Она пересела на стул, полотенцем смахнув с него конфетные обертки, поставила локоть на стол и замерла с заломленной вверх ладонью.

— Нет, — сказала Люся задумчиво. — Кажется, Вова с первого этажа — пивные пробки, Софья Ильинична — импортное мыло. А! Степан бутылки коллекционирует. С понедельника по субботу коллекционирует, потом сдает. А что?

— А баба Зина?

— Что баба Зина? Не знаю.

— Она, похоже, простыни коллекционирует?

Люся оживилась.

— Не-ет! То ж она из своей прачечной прет. Это же не коллекция.

— Почему?

— Потому что! — Казалось, она готова рассердиться. — Надо ж разницу чувствовать. Если хомяк в нору зерна натаскал, это коллекция? Нет. Запас. А когда сорока блестяшки тащит?
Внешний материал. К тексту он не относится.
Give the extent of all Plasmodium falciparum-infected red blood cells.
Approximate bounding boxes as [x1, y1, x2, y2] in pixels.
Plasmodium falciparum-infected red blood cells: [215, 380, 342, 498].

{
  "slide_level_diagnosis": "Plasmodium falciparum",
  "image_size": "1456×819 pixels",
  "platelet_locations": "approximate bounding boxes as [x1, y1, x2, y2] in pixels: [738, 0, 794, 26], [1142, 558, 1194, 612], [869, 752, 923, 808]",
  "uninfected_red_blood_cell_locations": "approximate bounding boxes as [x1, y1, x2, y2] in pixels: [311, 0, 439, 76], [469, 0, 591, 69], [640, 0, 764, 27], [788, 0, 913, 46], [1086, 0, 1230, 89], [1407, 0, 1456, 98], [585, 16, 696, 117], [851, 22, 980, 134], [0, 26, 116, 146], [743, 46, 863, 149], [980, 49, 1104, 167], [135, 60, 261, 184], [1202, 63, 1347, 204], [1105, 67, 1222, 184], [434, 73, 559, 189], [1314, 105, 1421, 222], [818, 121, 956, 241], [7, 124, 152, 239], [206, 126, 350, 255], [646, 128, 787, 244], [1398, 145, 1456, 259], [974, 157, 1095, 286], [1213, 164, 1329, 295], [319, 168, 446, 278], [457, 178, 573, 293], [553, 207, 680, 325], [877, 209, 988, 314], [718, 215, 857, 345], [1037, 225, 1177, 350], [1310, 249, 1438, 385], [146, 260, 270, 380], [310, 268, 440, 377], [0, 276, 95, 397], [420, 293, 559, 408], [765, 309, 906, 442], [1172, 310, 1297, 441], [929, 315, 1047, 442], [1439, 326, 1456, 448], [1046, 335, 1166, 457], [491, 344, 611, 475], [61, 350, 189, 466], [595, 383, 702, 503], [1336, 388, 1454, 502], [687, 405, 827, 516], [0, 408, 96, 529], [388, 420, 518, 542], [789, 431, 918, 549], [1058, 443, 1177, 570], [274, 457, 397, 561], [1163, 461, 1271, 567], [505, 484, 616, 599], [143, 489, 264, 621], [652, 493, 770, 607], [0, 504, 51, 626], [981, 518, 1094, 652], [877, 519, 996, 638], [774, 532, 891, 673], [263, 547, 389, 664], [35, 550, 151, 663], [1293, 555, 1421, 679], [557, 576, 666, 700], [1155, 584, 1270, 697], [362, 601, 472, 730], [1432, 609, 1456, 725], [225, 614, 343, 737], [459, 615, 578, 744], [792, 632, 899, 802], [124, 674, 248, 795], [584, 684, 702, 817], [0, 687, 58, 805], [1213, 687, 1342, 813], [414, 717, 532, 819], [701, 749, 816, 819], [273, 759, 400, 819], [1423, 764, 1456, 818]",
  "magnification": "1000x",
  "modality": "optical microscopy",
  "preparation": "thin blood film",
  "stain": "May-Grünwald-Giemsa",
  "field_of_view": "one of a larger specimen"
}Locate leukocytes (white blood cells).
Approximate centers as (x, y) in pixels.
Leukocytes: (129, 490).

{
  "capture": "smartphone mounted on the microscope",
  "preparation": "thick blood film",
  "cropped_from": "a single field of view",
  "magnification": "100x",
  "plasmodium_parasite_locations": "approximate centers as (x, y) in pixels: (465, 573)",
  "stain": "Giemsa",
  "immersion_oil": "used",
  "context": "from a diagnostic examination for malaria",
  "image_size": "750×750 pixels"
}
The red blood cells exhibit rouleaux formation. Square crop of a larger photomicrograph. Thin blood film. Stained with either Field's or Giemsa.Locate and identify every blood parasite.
Коллекция? То-то.

Чтобы Митя не заблудился в темной кишке коридора, Люся проводила его до умывальника. Пока он умывался и чистил пальцем зубы, она стояла в дверном проеме, поставив голую ступню на колоду. Митя стеснялся чистить при ней зубы, но и стоять к ней задом он тоже стеснялся — и поэтому скручивался сложной спиралью, одновременно отвернув от нее и зад, и лицо. А Люся тем временем рассказывала ему про Бастилию — так она называла свой дом — и что мужик с разбитой головой — самый безобидный из соседей, только с женой не повезло, лупит его страшно, и что сама она живет с матерью, только мать редко бывает дома. Потом они шли обратно по скрипучим шатким доскам, и, заперев дверь на ключ и две цепочки, она сказала: «Отвернись, — а через секунду, после скрипа кровати: — Ложись».
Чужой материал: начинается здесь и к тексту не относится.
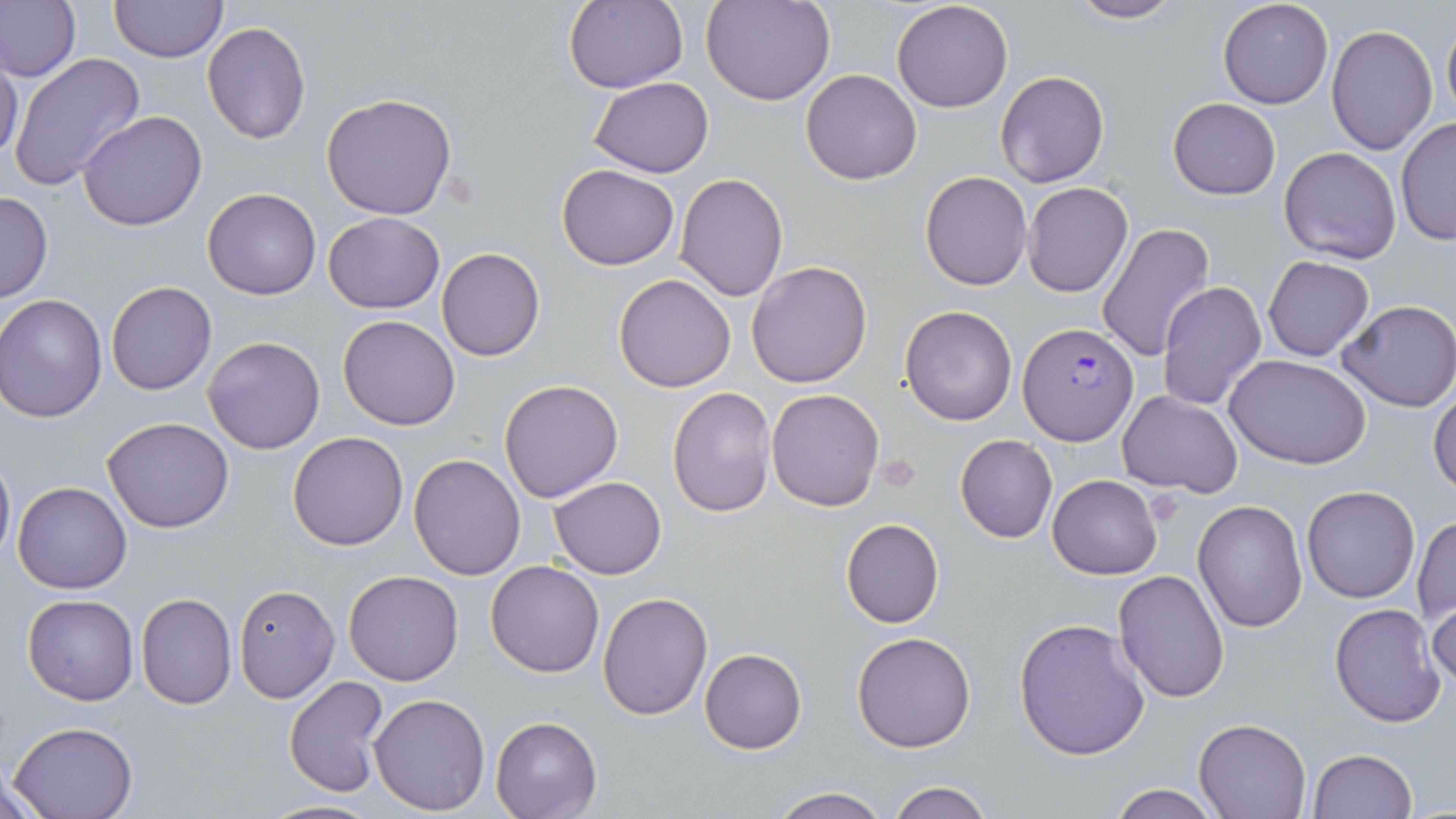
Approximate bounding boxes as (x1,y1)-(x2,y2) corner pairs in pixels.
Plasmodium falciparum-infected red blood cells: (1019,323)-(1137,443).
No Plasmodium ovale, Plasmodium malariae, Plasmodium vivax, Babesia divergens, or Trypanosoma brucei observed.

Summary:
  - Platelet locations: (876,453)-(921,495)
  - Uninfected red blood cell locations: (1,0)-(81,84), (110,0)-(227,64), (565,0)-(689,95), (704,0)-(835,106), (892,0)-(1014,114), (1065,0)-(1183,24), (1217,0)-(1333,110), (1440,7)-(1456,126), (201,20)-(312,145), (1325,23)-(1438,156), (0,50)-(24,166), (8,52)-(145,192), (801,69)-(923,184), (994,70)-(1110,189), (589,77)-(713,177), (319,93)-(458,219), (1167,98)-(1281,200), (77,110)-(207,231), (1395,119)-(1455,246), (1279,145)-(1403,264), (556,164)-(680,270), (920,171)-(1033,292), (676,172)-(789,302), (1022,183)-(1133,297), (202,187)-(321,300), (0,190)-(53,304), (322,212)-(445,314), (1098,223)-(1215,361), (437,247)-(545,361), (1262,254)-(1375,362), (746,261)-(873,387), (613,273)-(738,392), (1157,280)-(1266,409), (106,281)-(216,395), (1,295)-(110,423), (1337,299)-(1456,413), (901,305)-(1017,426), (338,314)-(461,431), (203,335)-(326,455), (1225,353)-(1374,471), (498,380)-(623,502), (1430,384)-(1456,497), (667,387)-(776,517), (767,388)-(885,512), (1117,391)-(1242,495), (102,417)-(234,533), (287,431)-(411,550), (954,434)-(1057,542), (0,445)-(15,568), (409,453)-(526,580), (1047,474)-(1162,578), (550,476)-(667,579), (12,481)-(132,595), (1302,485)-(1420,604), (1193,499)-(1308,633), (1412,516)-(1455,625), (841,518)-(945,629), (484,560)-(605,677), (1112,569)-(1229,702), (343,570)-(464,686), (232,582)-(339,703), (598,590)-(712,721), (135,592)-(237,709), (1427,593)-(1456,693), (23,594)-(138,705), (1329,603)-(1449,728), (1013,617)-(1153,761), (852,631)-(976,753), (700,647)-(807,753), (283,675)-(390,796), (369,692)-(491,813), (491,716)-(601,818), (1193,718)-(1310,819), (9,721)-(139,819), (1306,749)-(1416,819), (5,769)-(55,819), (885,780)-(996,819), (1107,783)-(1221,818), (769,786)-(890,819), (260,798)-(380,818)
  - Slide-level diagnosis: Plasmodium falciparum
  - Modality: light microscopy
  - Image size: 1456×819 pixels
  - Magnification: 1000x
  - Stain: May-Grünwald-Giemsa
  - Field of view: one of a larger specimen
  - Preparation: thin blood smearLocate every blood parasite and identify its species.
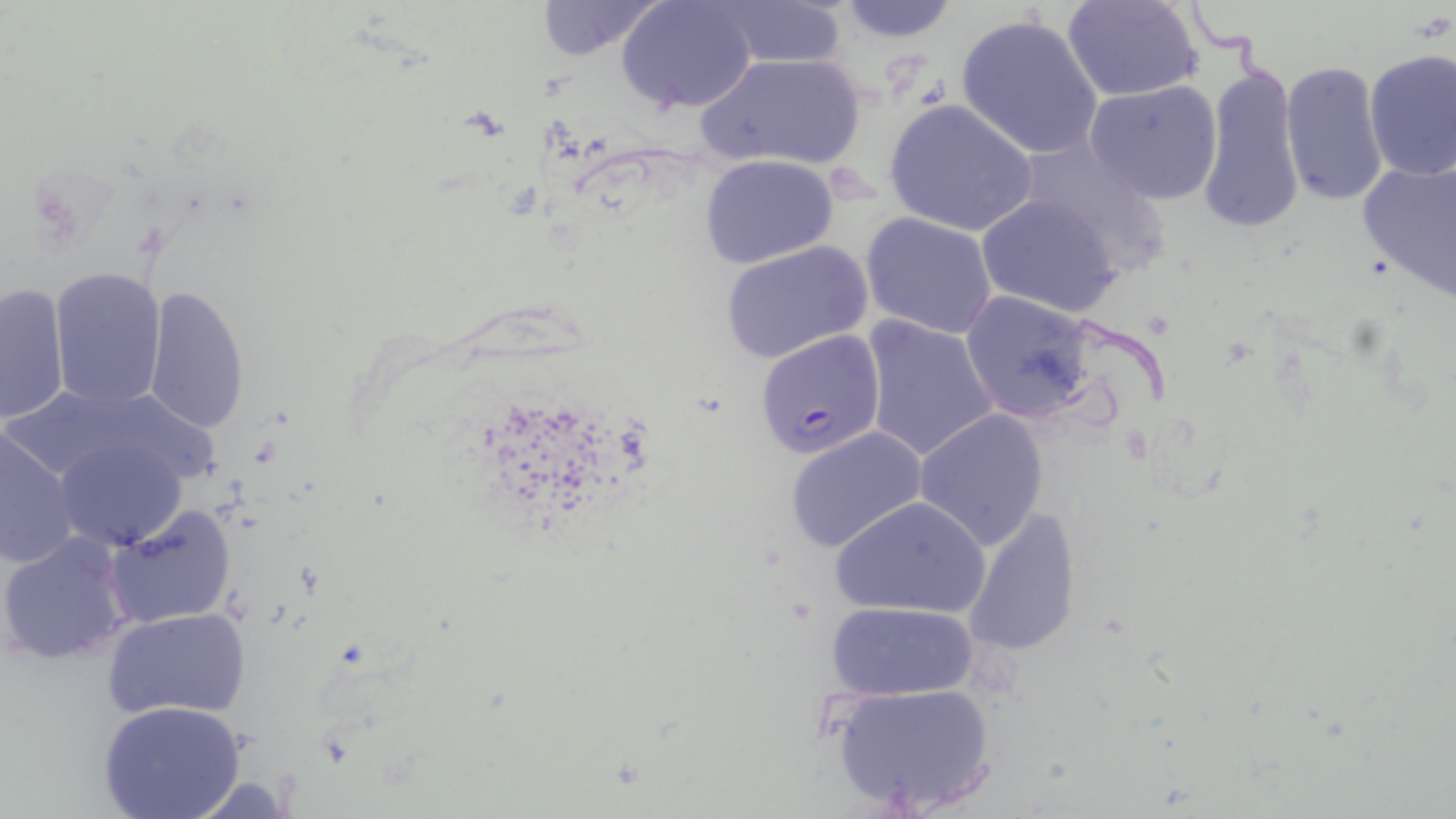
Approximate bounding boxes as [x1, y1, x2, y2] in pixels.
Plasmodium falciparum-infected red blood cells: [760, 330, 894, 458].
No Plasmodium ovale, Plasmodium malariae, Plasmodium vivax, Babesia divergens, or Trypanosoma brucei observed.

Summary:
  - Uninfected red blood cell locations: [533, 0, 667, 60], [618, 0, 758, 115], [828, 0, 961, 43], [711, 1, 852, 68], [1062, 1, 1207, 102], [953, 14, 1104, 160], [1362, 49, 1456, 181], [695, 52, 869, 172], [1280, 61, 1390, 207], [1197, 62, 1305, 235], [1084, 80, 1224, 204], [883, 98, 1039, 237], [1010, 137, 1174, 277], [698, 154, 840, 269], [1356, 157, 1456, 301], [975, 192, 1125, 317], [860, 211, 999, 339], [717, 239, 873, 367], [47, 264, 168, 408], [1, 281, 71, 424], [142, 286, 250, 438], [959, 290, 1096, 423], [861, 313, 1000, 464], [913, 409, 1049, 549], [0, 425, 81, 570], [784, 425, 930, 555], [54, 437, 189, 551], [832, 494, 993, 619], [105, 504, 238, 629], [962, 505, 1081, 659], [2, 530, 134, 667], [826, 600, 979, 702], [101, 607, 251, 720], [828, 680, 998, 813], [99, 700, 247, 819]
  - Slide-level diagnosis: Plasmodium falciparum
  - Stain: May-Grünwald-Giemsa
  - Magnification: 1000x
  - Field of view: single
  - Modality: optical microscopy
  - Image size: 1456×819 pixels
  - Preparation: thin blood film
В открытой форточке стучали рельсы, ковали ночную грусть. Он лежал, слушал. Громко стучали, будто под самой головой. Вокзал здесь был рядом. Совсем как в Тбилиси. В те дни после армии, проведенные дома, он часто лежал вот так по ночам, глядел в призрачный ночной потолок, поглаживал культяпку отстреленной фаланги, на ощупь напоминавшую крохотный шишковатый череп, и слушал рельсы. Они обещали что-то. «Туда-туда, — долдонили они, — туда-туда».

Пожалуй, лучше было бы сменить квартиру, но он останется в Бастилии. Он только что так решил. Ночной перестук здесь совсем такой, как дома, когда окна распахнуты настежь в поисках спасения от июльской жары, и каждого дуновения прохлады ждешь всей своей прожаренной кожей, и зуд кузнечиков обрывает лишь этот летучий стальной звон. «Туда-туда, — говорят рельсы, — туда-туда». И здесь они говорят то же самое: «Туда-туда».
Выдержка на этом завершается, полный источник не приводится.